» **EXERCISES TO COMPLETE**
• 1. Revise the essay on neoliberalism by giving everything from "In contrast, some" down to "here we are." again, with "fulminations" changed to "tirades".
• 2. Go on with the essay on neoliberalism from its final sentence.

» **EXTRACT**
=== Section Start ===
I have been hearing denunciations of such abuses since I was a teenager in the 1990s when all good people supposedly knew that globalisation and neoliberalism were inevitable processes of history. Those who dissented, like Noam Chomsky, Naomi Klein, and Ralph Nader, tended to belong to what was then known as the Left, and many were widely regarded as crazy. Very few mainstream conservatives, if any, were moved by the critiques of offshoring, sweatshops, and big-box stores driving out small, local businesses—though they should have been. And the heavy emphasis on freedom after the collapse of the USSR failed to include the huge asymmetry of corporate and individual power. The difference now is that the mainstream Left has abandoned left-wing economics, having been thoroughly converted to neoliberal ideology. And the corporations who attracted left-wing populist ire in 2008 have all pacified their opposition with woke sloganeering. Consider Ahmari’s example of a corporate executive who opens her meeting with a solemn declaration of her pronouns and a land acknowledgement before a minatory speech warning all her underlings against joining a labour union.
In contrast, some (but by no means all) elements on the Right are beginning to understand that contemporary social and economic problems were caused by the ideology that they held in highest esteem at the end of the 20th century. And yet, as it seemed to me at the time, there was no way to talk about the problem until the mid-2010s. And I would never have predicted that Donald Trump, with all his fulminations against offshoring and bad trade deals, would be the Lenin to Ralph Nader’s Marx, but here we are.
=== Section End ===
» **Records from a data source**
=== Section Start ===
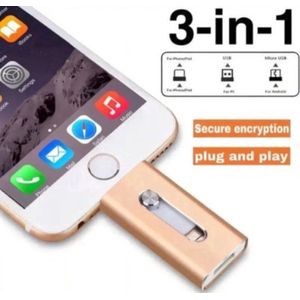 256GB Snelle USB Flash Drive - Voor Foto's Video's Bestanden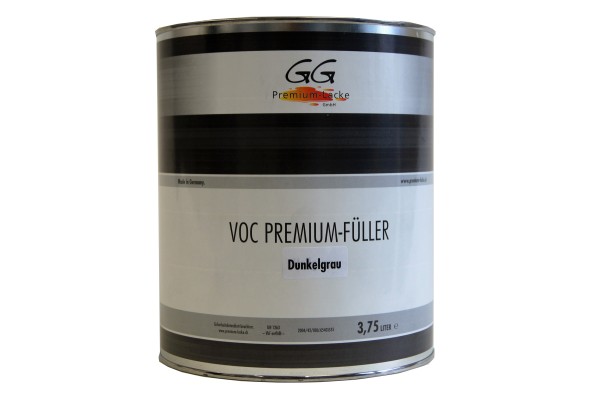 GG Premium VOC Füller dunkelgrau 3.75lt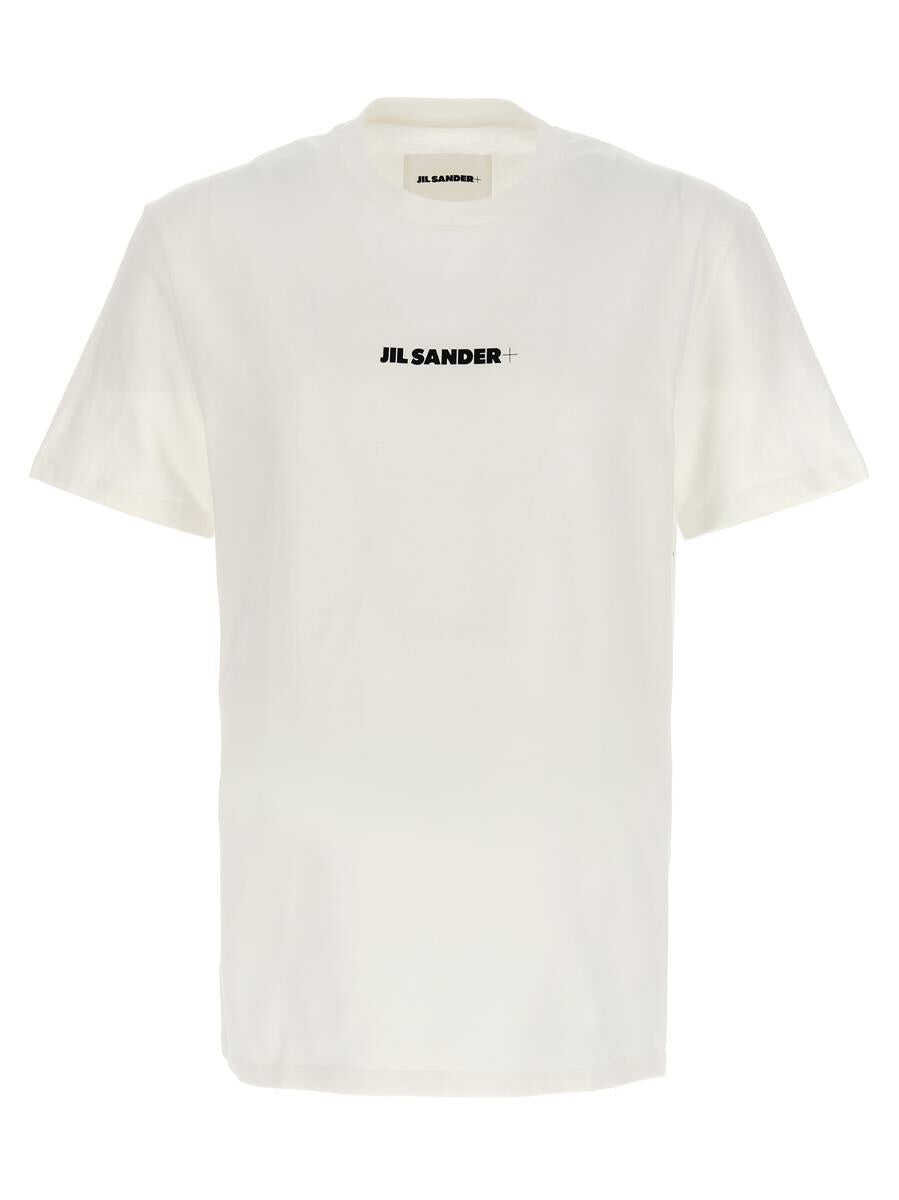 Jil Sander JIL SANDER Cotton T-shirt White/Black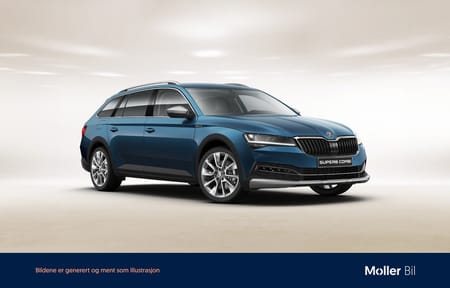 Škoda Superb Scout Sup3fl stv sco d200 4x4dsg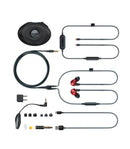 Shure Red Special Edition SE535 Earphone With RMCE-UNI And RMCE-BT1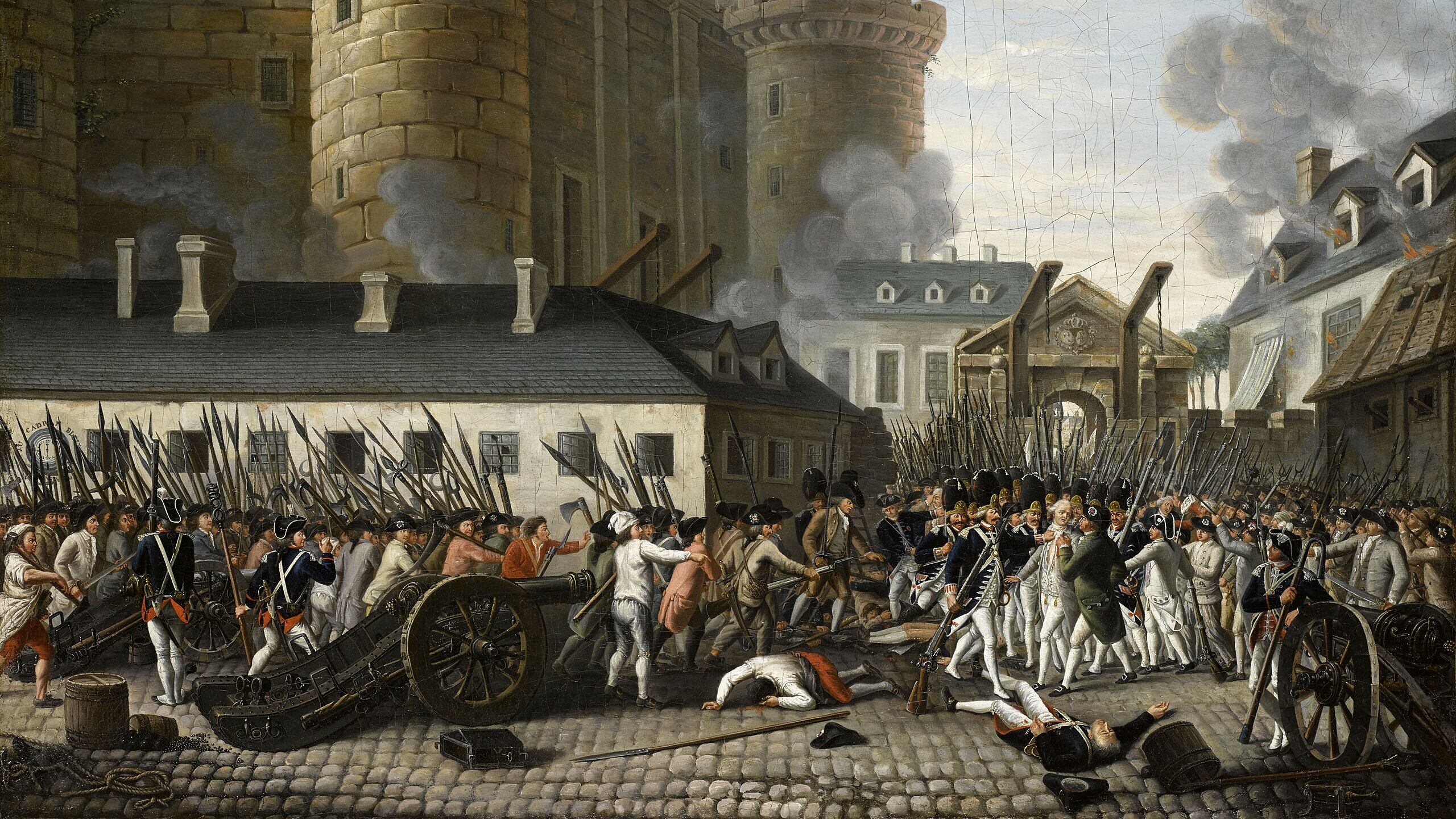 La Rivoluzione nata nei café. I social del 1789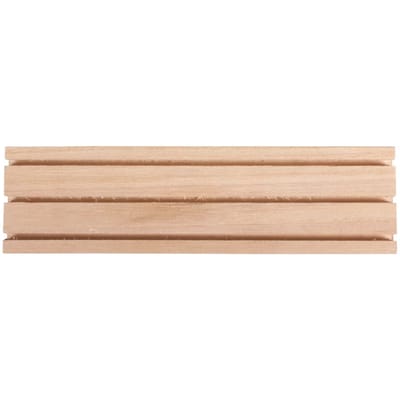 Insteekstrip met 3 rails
=== Section End ===
» **ANSWERS FOR THE TASKS**
• 1.
In contrast, some (but by no means all) elements on the Right are beginning to understand that contemporary social and economic problems were caused by the ideology that they held in highest esteem at the end of the 20th century. And yet, as it seemed to me at the time, there was no way to talk about the problem until the mid-2010s. And I would never have predicted that Donald Trump, with all his tirades against offshoring and bad trade deals, would be the Lenin to Ralph Nader’s Marx, but here we are.

• 2.
Things did not need to turn out this way, says Ahmari. Neoliberal extremism was not inevitable. It came about as a sort of “counterpunch,” as he says, to the “socially managed capitalism” in the aftermath of the Great Depression. The dispensation of the New Deal and the trente glorieuses (the thirty glorious years of prosperity after the Second World War) were terminated in the 1970s and 1980s as inflation rose, wages stalled, organised labour was crushed, and the economy became increasingly financialised. As Ahmari reminds us, more than twice as many Americans now work for private-equity-controlled firms as for the federal government and military combined, and the share of the economy dominated by hedge funds has risen from $2 billion in 1976 to at least $2.4 trillion now. This has made a great many people very rich, and vastly enlarged the wealth of the top 10 percent. But it has hollowed out the middle class and immiserated the working man—a dangerous situation which, as Peter Turchin would remind us, has provoked civil wars and revolutions in the past.
What is needed is a return to the principles of “socially managed” or (as Ahmari prefers) “political-exchange” capitalism and an end to the neoliberal order. That is Ahmari’s main recommendation. The basic idea is to “return markets to their proper place as a component of politics,” with greater emphasis on things like the right to unionise, domestic manufacturing strategies, higher minimum wages, and so forth. Something of the sort has happened before, when the Gilded Age of the robber barons gave way first to trust-busting, and then the New Deal. “The new arrangement,” says Ahmari, “was neither the laissez-faire utopia of the free marketeers nor the classless society imagined by orthodox Marxism. What mattered was that it achieved its purpose, safeguarding the weak and the political community as a whole against private tyranny, however imperfectly.”
And the new dispensation, though it originated under the Democratic presidency of FDR, was safeguarded and expanded under the Eisenhower-Nixon Republican Party with its environmental protections and encouragement of blue-collar unions. This can, and should, happen again. But, this time, it will not be fat, top-hatted industrialists who get cut down to size, but the managerial technocrats, or the upper echelons of the laptop class.
This brings us back to extremism. The kind of extremism that attracts the most attention these days is obviously not neoliberalism. Depending on your perspective, it is either a cabal of trolls on social media egging each other on and discomfiting normies, or it is a mob of woke imbeciles trying to ruin someone’s life for using the wrong pronouns. No one thinks of a dominant ideology as extreme, but in the case of neoliberalism, this is exactly how we should see it. More seriously, we should remind ourselves that a given form of extremism always invites an equal and opposite reaction. It is in the best interest of Western elites to moderate their political economies, lest an equally extreme and more violent ideology present itself as the only force capable of resisting the dominant consensus.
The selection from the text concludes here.